EXERCISE
After finding the line with "common name: mouse species" in the data below, set down exactly each line through the one with "genus: Didelphis", inclusive, and stop there.
### DATA FOR REVIEW
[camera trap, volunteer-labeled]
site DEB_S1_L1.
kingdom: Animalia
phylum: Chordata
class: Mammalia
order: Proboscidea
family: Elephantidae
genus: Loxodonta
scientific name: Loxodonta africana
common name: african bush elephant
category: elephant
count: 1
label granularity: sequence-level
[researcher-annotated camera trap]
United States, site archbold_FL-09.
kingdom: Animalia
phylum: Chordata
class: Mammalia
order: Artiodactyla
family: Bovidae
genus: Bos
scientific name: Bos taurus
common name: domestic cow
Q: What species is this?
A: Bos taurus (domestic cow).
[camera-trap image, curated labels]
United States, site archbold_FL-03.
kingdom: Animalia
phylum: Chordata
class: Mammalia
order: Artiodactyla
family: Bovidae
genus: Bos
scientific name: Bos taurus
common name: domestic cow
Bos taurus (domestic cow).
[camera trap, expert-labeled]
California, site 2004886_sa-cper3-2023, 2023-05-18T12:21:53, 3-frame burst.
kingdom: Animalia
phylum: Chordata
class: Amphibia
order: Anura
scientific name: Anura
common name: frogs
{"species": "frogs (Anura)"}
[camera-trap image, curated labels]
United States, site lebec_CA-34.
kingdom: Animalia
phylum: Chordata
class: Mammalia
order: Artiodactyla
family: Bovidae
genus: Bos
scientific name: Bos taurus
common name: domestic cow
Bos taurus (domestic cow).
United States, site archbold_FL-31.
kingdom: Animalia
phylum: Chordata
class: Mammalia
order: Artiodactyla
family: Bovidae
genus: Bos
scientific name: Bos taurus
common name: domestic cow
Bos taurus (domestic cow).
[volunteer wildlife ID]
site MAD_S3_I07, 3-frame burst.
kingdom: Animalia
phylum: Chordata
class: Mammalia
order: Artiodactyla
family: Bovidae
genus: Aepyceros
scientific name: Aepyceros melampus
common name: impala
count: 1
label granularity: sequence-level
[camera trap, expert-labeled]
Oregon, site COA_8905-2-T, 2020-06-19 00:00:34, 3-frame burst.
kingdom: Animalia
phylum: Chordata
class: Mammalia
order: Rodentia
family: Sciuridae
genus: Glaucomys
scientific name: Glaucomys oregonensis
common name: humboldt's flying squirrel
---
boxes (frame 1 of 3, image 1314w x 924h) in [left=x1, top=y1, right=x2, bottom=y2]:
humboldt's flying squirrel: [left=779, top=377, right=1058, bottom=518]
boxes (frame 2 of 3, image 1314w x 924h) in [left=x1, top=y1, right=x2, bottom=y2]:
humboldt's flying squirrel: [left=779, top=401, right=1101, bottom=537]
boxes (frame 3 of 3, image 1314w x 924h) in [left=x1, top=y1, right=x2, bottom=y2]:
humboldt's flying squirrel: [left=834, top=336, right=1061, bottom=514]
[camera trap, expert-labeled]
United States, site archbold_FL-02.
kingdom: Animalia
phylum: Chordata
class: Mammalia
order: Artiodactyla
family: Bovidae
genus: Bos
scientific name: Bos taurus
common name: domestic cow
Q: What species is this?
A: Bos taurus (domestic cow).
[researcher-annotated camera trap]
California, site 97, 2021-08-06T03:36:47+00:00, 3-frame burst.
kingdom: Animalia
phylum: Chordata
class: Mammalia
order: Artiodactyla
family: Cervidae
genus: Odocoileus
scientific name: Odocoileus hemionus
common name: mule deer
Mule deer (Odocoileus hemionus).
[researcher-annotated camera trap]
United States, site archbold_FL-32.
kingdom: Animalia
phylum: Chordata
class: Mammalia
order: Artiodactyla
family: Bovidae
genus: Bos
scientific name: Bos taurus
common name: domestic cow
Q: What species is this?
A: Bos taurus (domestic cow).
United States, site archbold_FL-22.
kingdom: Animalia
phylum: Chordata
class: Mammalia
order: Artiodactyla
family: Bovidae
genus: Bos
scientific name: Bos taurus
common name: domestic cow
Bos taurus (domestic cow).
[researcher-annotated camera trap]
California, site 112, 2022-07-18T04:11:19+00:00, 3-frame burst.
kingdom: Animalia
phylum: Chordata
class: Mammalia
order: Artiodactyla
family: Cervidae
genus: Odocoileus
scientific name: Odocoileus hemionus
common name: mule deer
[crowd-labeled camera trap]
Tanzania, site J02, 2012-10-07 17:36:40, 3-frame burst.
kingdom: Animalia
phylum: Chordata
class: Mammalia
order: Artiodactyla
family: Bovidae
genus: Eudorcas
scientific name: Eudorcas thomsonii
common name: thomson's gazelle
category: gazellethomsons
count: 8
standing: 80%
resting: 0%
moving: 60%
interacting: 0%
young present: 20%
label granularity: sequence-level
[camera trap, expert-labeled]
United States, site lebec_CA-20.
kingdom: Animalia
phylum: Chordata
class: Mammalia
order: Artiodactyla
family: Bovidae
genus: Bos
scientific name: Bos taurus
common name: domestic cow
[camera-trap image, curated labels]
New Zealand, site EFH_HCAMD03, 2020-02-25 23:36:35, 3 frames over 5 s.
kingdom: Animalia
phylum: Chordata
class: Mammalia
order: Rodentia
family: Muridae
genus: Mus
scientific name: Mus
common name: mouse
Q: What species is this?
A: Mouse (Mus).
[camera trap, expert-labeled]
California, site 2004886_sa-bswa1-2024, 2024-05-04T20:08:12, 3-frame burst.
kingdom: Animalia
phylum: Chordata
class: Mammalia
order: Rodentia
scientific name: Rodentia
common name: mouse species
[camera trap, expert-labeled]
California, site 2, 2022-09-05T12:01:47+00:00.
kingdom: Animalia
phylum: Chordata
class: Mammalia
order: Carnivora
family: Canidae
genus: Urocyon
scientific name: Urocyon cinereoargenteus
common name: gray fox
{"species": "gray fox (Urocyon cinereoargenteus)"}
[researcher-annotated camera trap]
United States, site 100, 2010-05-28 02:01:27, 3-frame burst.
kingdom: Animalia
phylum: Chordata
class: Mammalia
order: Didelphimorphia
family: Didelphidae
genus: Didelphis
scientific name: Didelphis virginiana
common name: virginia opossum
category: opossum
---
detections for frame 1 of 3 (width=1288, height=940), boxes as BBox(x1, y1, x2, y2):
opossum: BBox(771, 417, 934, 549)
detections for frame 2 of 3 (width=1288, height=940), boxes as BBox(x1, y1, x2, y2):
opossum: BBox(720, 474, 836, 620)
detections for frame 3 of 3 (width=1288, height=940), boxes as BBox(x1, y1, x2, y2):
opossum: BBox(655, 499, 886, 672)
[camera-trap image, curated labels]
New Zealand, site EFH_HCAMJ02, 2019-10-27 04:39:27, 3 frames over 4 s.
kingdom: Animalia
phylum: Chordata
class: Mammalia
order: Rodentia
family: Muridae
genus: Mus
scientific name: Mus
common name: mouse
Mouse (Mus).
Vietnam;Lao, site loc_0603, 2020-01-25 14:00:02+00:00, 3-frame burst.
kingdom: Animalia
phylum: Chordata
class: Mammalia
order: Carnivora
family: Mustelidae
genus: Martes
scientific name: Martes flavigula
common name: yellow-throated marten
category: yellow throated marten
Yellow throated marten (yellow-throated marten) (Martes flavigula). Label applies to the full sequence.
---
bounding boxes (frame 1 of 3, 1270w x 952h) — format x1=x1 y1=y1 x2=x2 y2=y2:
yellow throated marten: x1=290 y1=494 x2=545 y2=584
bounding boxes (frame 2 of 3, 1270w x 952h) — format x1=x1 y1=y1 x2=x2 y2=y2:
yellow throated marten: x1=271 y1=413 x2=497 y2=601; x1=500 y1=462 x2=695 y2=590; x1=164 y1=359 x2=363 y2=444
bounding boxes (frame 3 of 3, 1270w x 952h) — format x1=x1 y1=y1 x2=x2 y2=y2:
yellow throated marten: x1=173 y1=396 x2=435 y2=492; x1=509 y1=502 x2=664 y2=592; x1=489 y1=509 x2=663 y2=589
######
SOLUTION FOR THIS PROBLEM
common name: mouse species
[camera trap, expert-labeled]
California, site 2, 2022-09-05T12:01:47+00:00.
kingdom: Animalia
phylum: Chordata
class: Mammalia
order: Carnivora
family: Canidae
genus: Urocyon
scientific name: Urocyon cinereoargenteus
common name: gray fox
{"species": "gray fox (Urocyon cinereoargenteus)"}
[researcher-annotated camera trap]
United States, site 100, 2010-05-28 02:01:27, 3-frame burst.
kingdom: Animalia
phylum: Chordata
class: Mammalia
order: Didelphimorphia
family: Didelphidae
genus: Didelphis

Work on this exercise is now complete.